I remember learning an amazing randomized algorithm for max cut. If you pick edges at random 50/50 to be cut, you get a 2-approximation to the optimal solution. That is it's no more than twice as bad.
The first approximation algorithm, invented by Erdős. The best known by Goemans and Williamson achieves about 0.868 (IIRC) approximation, and is a thing of beauty as well.
No -- as another commenter pointed out, max-cut is (almost certainly) a much harder problem.

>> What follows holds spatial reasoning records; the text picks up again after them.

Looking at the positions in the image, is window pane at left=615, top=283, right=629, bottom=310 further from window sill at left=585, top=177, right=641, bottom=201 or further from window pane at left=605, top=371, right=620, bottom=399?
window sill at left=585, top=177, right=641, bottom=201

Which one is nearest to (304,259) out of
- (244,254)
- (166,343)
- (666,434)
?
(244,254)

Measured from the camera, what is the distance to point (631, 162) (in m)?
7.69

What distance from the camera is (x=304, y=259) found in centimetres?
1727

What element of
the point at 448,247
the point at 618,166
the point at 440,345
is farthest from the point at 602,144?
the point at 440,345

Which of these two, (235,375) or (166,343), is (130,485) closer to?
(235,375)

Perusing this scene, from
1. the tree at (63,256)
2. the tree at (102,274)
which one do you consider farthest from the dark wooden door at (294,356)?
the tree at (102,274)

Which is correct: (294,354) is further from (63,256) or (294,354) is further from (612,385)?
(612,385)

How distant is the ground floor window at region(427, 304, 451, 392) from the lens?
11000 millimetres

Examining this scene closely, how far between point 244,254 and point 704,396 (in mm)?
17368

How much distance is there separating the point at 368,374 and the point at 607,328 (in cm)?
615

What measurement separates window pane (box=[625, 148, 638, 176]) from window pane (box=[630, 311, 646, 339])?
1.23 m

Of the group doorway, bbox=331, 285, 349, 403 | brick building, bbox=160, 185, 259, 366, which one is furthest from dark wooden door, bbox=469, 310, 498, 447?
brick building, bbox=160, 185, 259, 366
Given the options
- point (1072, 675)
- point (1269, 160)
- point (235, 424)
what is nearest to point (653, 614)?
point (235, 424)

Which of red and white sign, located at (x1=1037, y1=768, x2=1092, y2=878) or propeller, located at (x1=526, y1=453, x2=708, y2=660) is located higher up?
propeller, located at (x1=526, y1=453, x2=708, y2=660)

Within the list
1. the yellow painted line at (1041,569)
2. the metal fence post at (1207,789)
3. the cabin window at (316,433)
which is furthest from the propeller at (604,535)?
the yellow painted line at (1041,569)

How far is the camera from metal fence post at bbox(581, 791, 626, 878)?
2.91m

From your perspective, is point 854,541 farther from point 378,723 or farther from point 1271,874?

Specifically, there are algorithms that guarantee to solve every min-cut problem instance in time polynomial in the size of the problem (CS theorists call such algorithms "efficient"), while max-cut is an NP-complete problem. All NP-complete problems are "as hard as each other", and while no one has yet proven that they all take exponential time to solve, the brightest minds in CS have been searching for a faster algorithm for 40 years without success so far. Most people take that lack of progress as evidence that these problems really are hard.
The most famous NP-complete problem is probably the Travelling Salesman Problem. Another interesting one (because it seems like it "shouldn't be that hard") is Partition: Given a set of integers, can you partition them into two halves with equal sum?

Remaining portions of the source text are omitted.